Cattani I, Zhang H, Beone G M, Del Re A A M, Boccelli R, Trevisan M
Inst. of Agricultural and Enviromental Chemistry, Università Cattolica del Sacro Cuore, Via Emilia Parmense 29100, Piacenza- Italy.
J Environ Qual. 2009 Feb 6;38(2):493-501. doi: 10.2134/jeq2008.0175. Print 2009 Mar-Apr.
Contamination of soils with mercury can be a serious problem. It can be mobilized or stabilized by humic substances (HS) containing binding sites with reduced sulfur that can have different binding capacities for CH(3)Hg(+) and for Hg(2+). In this work we investigated the influence of different humic acids (HAs, extracted from lignite, compost, and forest soil) on mercury mobility and availability, both in a model solution and in soil samples from a mercury-polluted region. The technique of diffusive gradients in thin-films (DGT), which is capable of measuring: (i) free metal in solution; (ii) dissociated metal complexes previously mobilized by HA; (iii) mobilized metal-HA complexes that liberate metals by dissociation or by exchange reaction between the metal-HA complexes and the chelating groups on the resin-gel, was used in solutions and soils. The DGT measurements in solution, together with ultrafiltration, allowed estimation of the lability of Hg-HA complexes. Ultrafiltration results were also compared with predictions made by the windermere humic-aqueous model (WHAM). According to both these different approaches, Hg(2+) resulted nearly 100% complexed by HAs, whereas results from ultrafiltration showed that 32 to 72% of the CH(3)Hg(+) was bound to the HAs, with higher values for compost and lower values for forest and Aldrich HA. The DGT-measured mercury in soils was below 0.20 microg L(-1), irrespective of the extent of the contamination. Addition of HA increased the concentration of DGT-measured mercury in soil solution up to 100-fold in the contaminated soil and up to 30-fold in the control soil. The level of the increase also depended on the HA. The smallest increase (about 10 times) was found for lignite HA in both control and contaminated soils. The addition of forest HA gave the largest increases in DGT-measured mercury, in particular for the contaminated soil. Overall, the results demonstrated that DGT can be used for estimating the lability of mercury complexes in solution and for verifying enhanced mercury mobility when HA is added to contaminated soils.

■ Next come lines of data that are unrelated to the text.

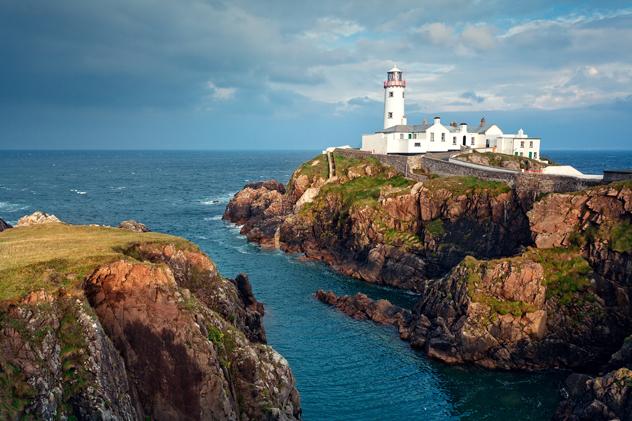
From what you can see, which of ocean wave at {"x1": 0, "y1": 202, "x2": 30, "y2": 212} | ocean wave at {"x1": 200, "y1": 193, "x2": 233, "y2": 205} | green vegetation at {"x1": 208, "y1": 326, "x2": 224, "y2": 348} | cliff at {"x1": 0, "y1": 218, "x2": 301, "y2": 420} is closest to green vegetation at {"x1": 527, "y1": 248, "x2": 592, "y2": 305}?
cliff at {"x1": 0, "y1": 218, "x2": 301, "y2": 420}

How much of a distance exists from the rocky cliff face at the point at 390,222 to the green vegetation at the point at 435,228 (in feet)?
0.42

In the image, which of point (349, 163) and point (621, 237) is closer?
point (621, 237)

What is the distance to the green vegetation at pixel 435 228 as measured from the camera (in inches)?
2617

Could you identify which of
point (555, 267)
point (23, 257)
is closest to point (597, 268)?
point (555, 267)

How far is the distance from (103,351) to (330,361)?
22.6 m

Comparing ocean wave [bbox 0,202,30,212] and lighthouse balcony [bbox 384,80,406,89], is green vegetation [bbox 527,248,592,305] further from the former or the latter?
ocean wave [bbox 0,202,30,212]

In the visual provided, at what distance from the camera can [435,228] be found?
2653 inches

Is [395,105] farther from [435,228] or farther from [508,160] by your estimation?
[435,228]

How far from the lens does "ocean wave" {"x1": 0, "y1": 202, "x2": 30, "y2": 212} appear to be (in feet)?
382

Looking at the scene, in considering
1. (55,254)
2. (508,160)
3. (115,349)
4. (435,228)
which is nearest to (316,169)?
(508,160)

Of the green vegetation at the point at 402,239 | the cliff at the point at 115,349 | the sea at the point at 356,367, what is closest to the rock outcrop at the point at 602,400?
the sea at the point at 356,367

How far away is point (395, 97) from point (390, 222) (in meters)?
47.2

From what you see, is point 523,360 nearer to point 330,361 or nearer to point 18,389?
point 330,361

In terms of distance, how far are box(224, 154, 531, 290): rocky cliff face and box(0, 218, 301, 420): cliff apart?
36491 mm
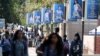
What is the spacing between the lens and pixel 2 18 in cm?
6159

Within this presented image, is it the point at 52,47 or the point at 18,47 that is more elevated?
the point at 52,47

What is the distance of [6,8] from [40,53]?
47352 mm

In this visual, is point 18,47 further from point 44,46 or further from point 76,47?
point 76,47

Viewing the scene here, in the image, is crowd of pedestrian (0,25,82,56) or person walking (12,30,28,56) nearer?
crowd of pedestrian (0,25,82,56)

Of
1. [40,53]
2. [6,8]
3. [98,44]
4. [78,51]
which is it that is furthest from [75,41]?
[6,8]

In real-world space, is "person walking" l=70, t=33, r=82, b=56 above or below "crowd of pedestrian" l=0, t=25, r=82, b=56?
below

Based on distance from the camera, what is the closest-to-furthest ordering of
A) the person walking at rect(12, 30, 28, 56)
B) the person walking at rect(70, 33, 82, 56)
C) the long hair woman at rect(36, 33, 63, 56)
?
the long hair woman at rect(36, 33, 63, 56) < the person walking at rect(12, 30, 28, 56) < the person walking at rect(70, 33, 82, 56)

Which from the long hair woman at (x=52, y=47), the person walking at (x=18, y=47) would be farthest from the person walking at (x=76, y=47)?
the long hair woman at (x=52, y=47)

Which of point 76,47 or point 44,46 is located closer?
point 44,46

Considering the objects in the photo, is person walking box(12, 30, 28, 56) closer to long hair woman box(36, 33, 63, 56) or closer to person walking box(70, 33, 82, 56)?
long hair woman box(36, 33, 63, 56)

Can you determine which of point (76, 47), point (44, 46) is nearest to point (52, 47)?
point (44, 46)

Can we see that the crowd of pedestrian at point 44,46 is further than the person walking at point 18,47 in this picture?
No

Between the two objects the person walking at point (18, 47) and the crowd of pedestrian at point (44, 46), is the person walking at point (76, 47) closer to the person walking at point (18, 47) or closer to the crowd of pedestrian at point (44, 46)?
the crowd of pedestrian at point (44, 46)

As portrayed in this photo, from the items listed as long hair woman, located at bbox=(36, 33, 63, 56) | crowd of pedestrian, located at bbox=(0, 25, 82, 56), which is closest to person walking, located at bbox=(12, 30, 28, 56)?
crowd of pedestrian, located at bbox=(0, 25, 82, 56)
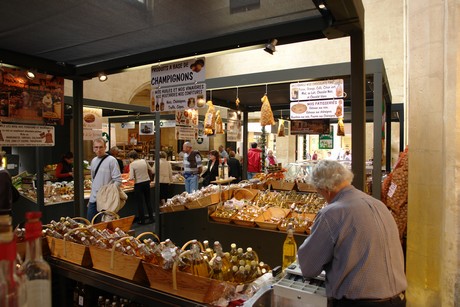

土壤汞污染可能是一个严重问题。汞可通过含有还原态硫结合位点的腐殖质(HS)被活化或固定,这些结合位点对甲基汞离子(CH(3)Hg(+))和汞离子(Hg(2+))具有不同的结合能力。在本研究中,我们研究了不同腐殖酸(从褐煤、堆肥和森林土壤中提取的HA)对汞迁移性和有效性的影响,研究在模型溶液和汞污染地区的土壤样品中进行。薄膜扩散梯度技术(DGT)能够测量:(i)溶液中的游离金属;(ii)先前被HA活化的解离金属络合物;(iii)通过解离或金属 - HA络合物与树脂 - 凝胶上螯合基团之间的交换反应释放金属的活化金属 - HA络合物,该技术用于溶液和土壤。溶液中的DGT测量与超滤相结合,可估算Hg - HA络合物的活性。超滤结果还与温德米尔腐殖质 - 水模型(WHAM)的预测结果进行了比较。根据这两种不同方法,Hg(2+)几乎100%被HA络合,而超滤结果表明,32%至72%的CH(3)Hg(+)与HA结合,堆肥中的值较高,森林和Aldrich HA中的值较低。无论污染程度如何,DGT测量的土壤汞含量均低于0.20μg L(-1)。添加HA使污染土壤中DGT测量的土壤溶液汞浓度增加高达100倍,对照土壤中增加高达30倍。增加水平也取决于HA。在对照土壤和污染土壤中,褐煤HA的增加最小(约10倍)。添加森林HA使DGT测量的汞增加最大,特别是对于污染土壤。总体而言,结果表明DGT可用于估算溶液中汞络合物的活性,并用于验证向污染土壤中添加HA时汞迁移性的增强。